I guess, rather than a "test shoot", I could call it a "Go See" - would that work?


----------



## Big Mike (Jul 25, 2008)

It certainly would be a good idea to at least meet them first, maybe even take a few test shots at that time.  

Remember that professional shots (like you would see in a portfolio) might have had a lot of benefits like professional hair & make up...not to mention post processing.  You can't expect them to just show up and look like their portfolio shots, but if they do, that's all the better.  

Also, you could always hold auditions or something like that.  Bring in as many models as you want, then call back the ones you want.  That's what would typically happen for a big job etc.


----------



## Alpha (Jul 25, 2008)

Testing is not the norm for trade work. Testing is the norm for agencies, and casting for professional gigs with paying clients.

For trade work, I would simply meet them ahead of time for coffee and go over shoot ideas and get to know them. You'll get a better idea of what they look like outside of their online portfolio, have a chance to discuss the particulars of the shoot, and evaluate their propensity to flake.

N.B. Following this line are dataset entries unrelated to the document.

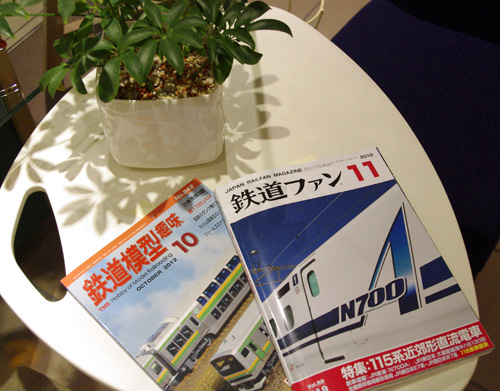 「鉄道ファン11月号」「鉄道模型趣味10月号」。_e0267277_1912879.jpg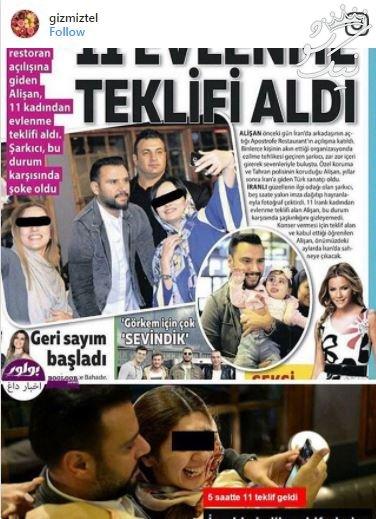 خواستگاری 11 دختر تهرانی از خواننده مشهور ترک در ایران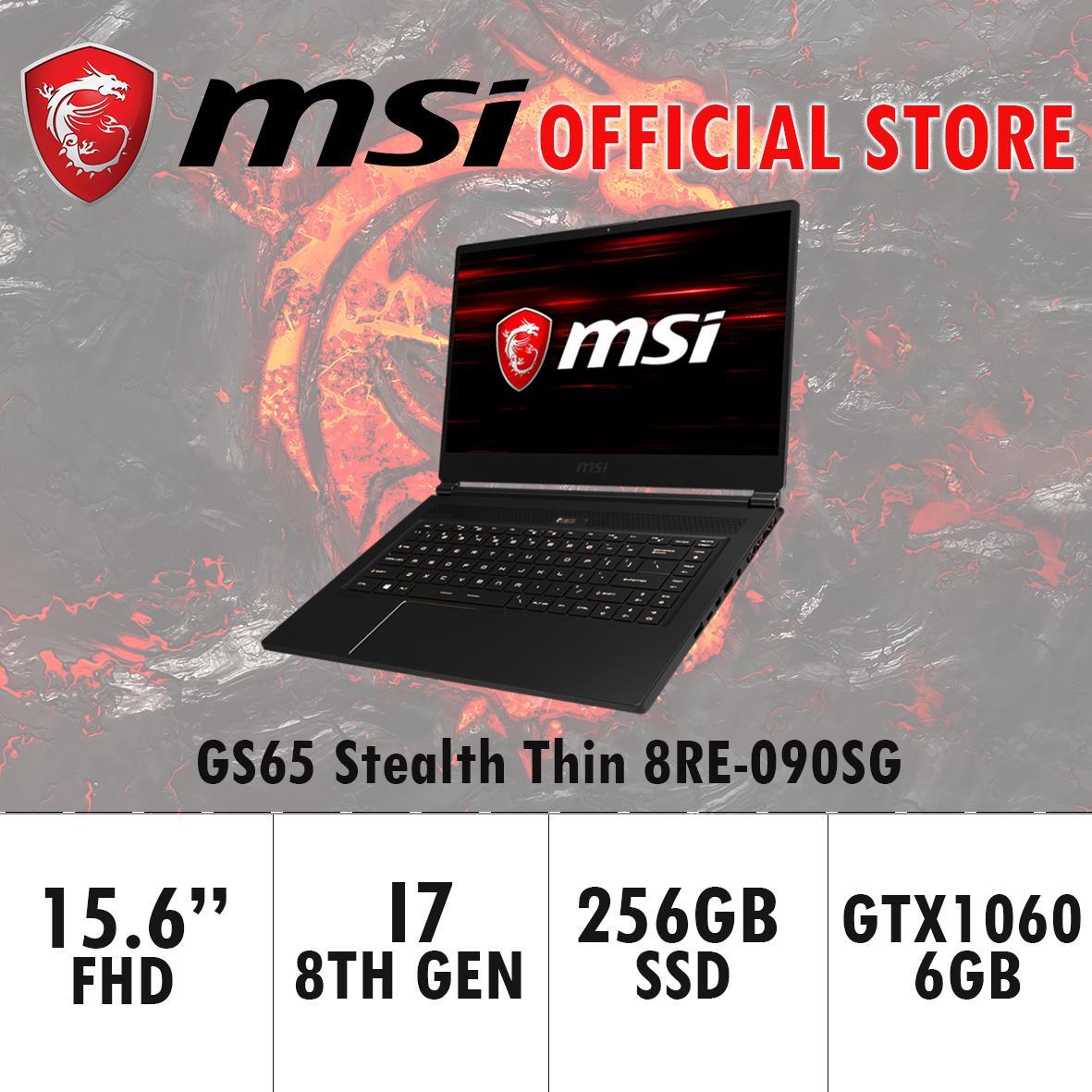 MSI GS65 Stealth Thin 8RE-090SG (I7-8750H/16GB DDR4/256GB SSD /6GB NVIDIA GTX1060) GAMING LAPTOP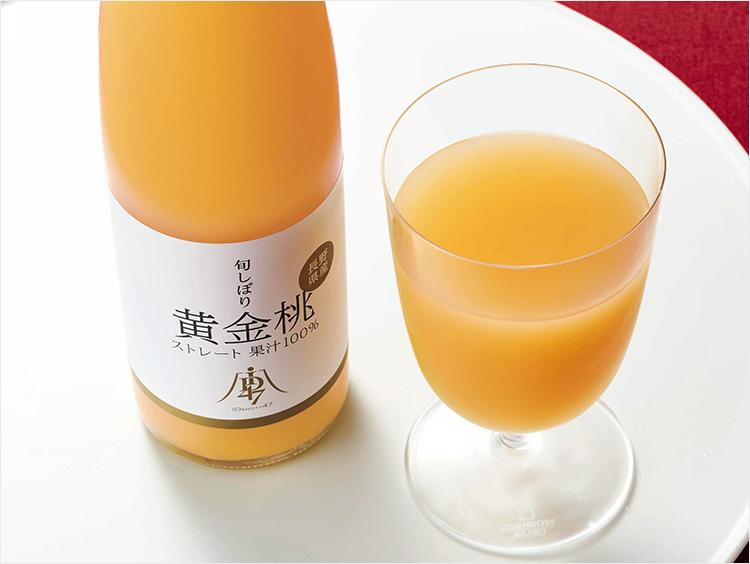 〈ID47〉×〈フロリダスモーニング〉日本の桃ストレートジュース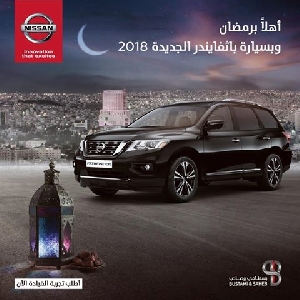 Nissan Jordan Ramadan 2017 Offers Call For…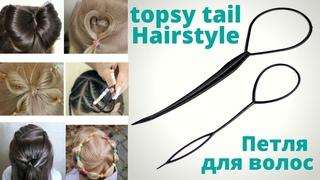 топ 10 как использовать петлю для волос | topsy tail hairstyles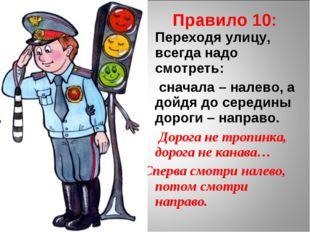 Правило 10: Переходя улицу, всегда надо смотреть: сначала – налево, а дойдя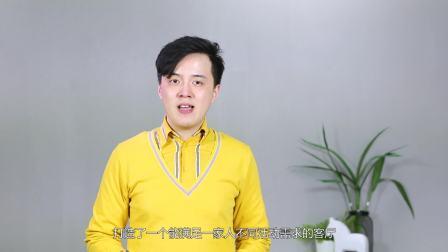番禺-HMO科普片-客厅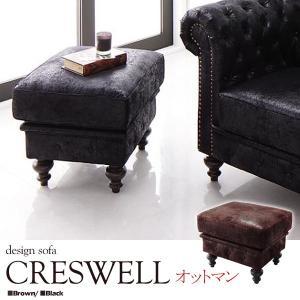 オットマン スツール CRESWELL クレスウェル|interior-works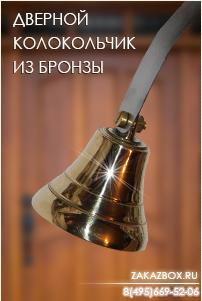 дверной колокольчик из бронзы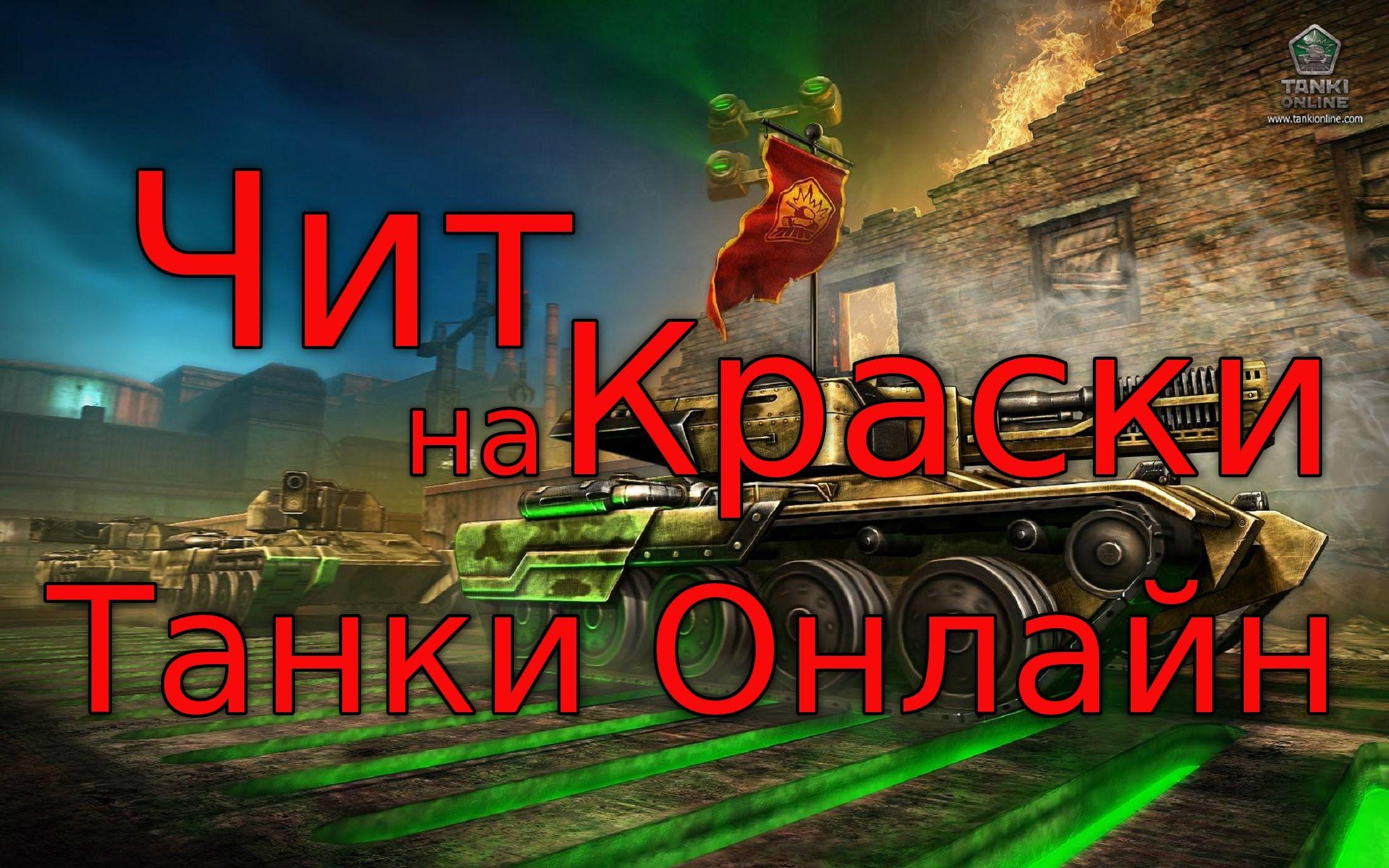 раздача аккаунтов танки онлайн  Игровой портал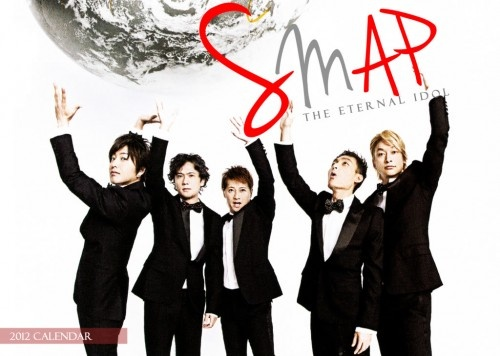 """Popular Johnny's idol group SMAP has announced the release of their 22nd album titled """"GIFT of SMAP"""" and is set to hit the stores on August 8th. This is their first album in two years and their 20th anniversary since the release of their first album """"SMAP 001"""". This album included tracks like"""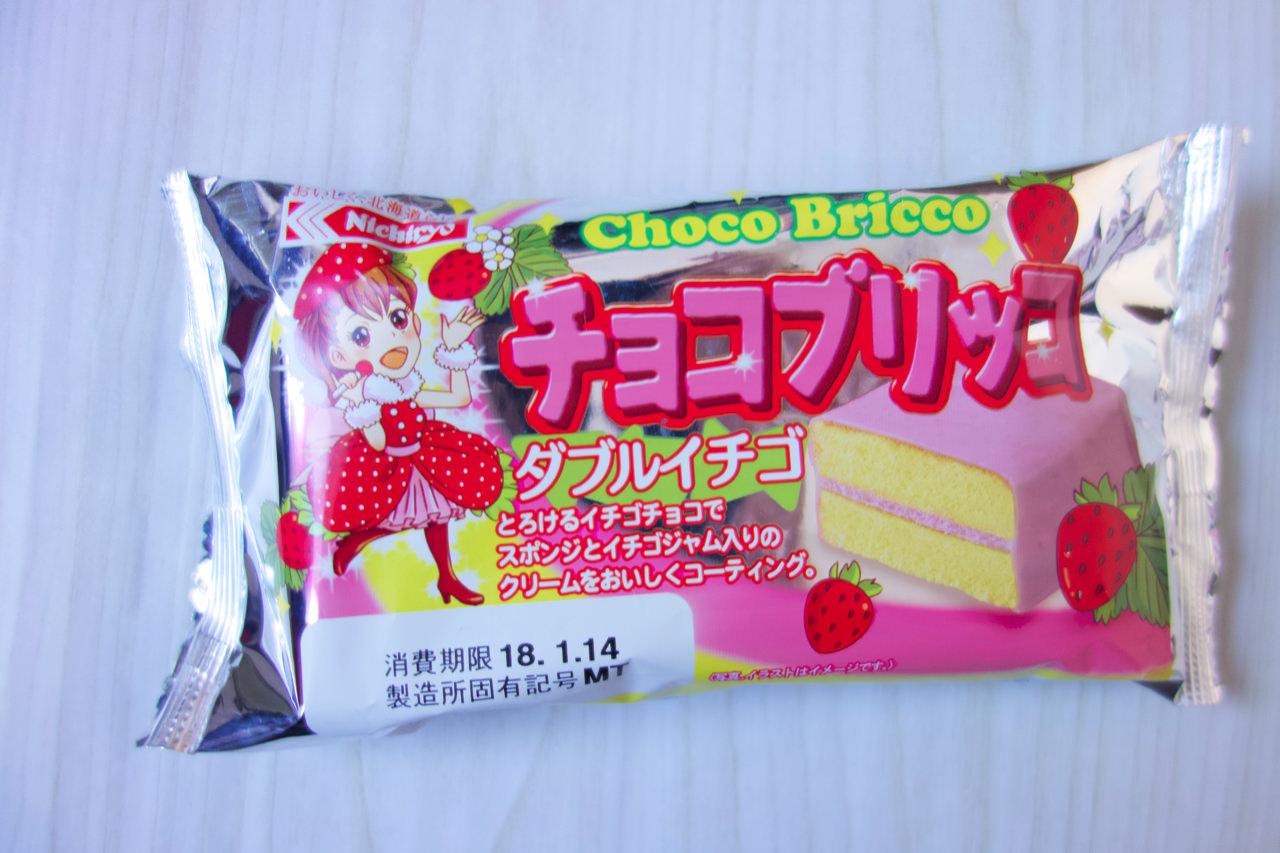 チョコブリッコ ダブルイチゴ味を食べる【北海道限定】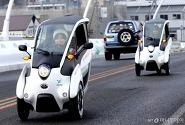 20년 된 낡은 차종분류 바꾼다..'혁신형' 신설 추진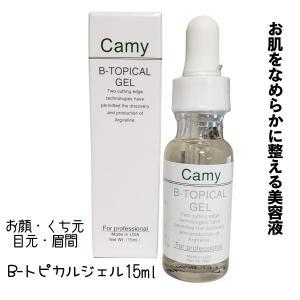 Camy B-トピカルジェル 15ml (なめらかさ) 気になる小じわ・保湿の美容液 業務用化粧品|bright08
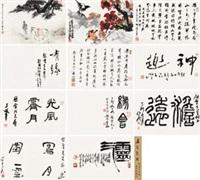 盍簪聚生 (album of 11) by various chinese artists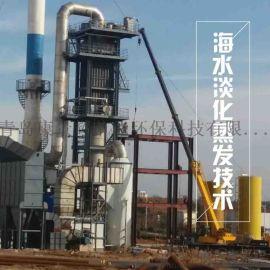 海水淡化蒸发装置|青岛海水淡化|青岛康景辉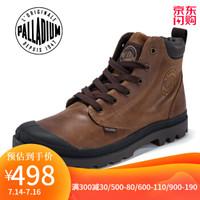 PALLADIUM帕拉丁皮靴高帮休闲鞋经典男鞋牛皮潮工装靴 棕色 42.5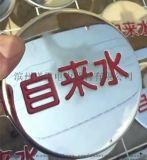 不锈钢圆形管线标志牌 电力电缆严禁开挖标志牌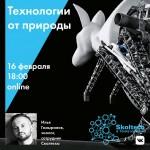 skoltech_tochka-kipeniya_2_1024x1024-rus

That said, flaking can be a real problem sometimes. Not as big a deal if it's just you and the model doing TF* work, but if I booked hair/makeup/wardrobe and had a model flake on me there isn't a snowball's chance in hell I'd work with them again.


----------



## Bifurcator (Jul 25, 2008)

Hmm, I wouldn't care what the "norm" was. If I wanted them to come in for a screen test they would either do it or sacrifice the privilege of working for me. That said I'm such a nice guy I would pay transportation and supply lunch.


----------



## Cinka (Jul 29, 2008)

Thanks everyone! Very helpful. I think I will go ahead and at least meet the models beforehand. Yes, they're getting paid for the shoot, so I'd say it's part of the job. Agency models do casting calls or Go-Sees with photographer and clients, so there ya go.


----------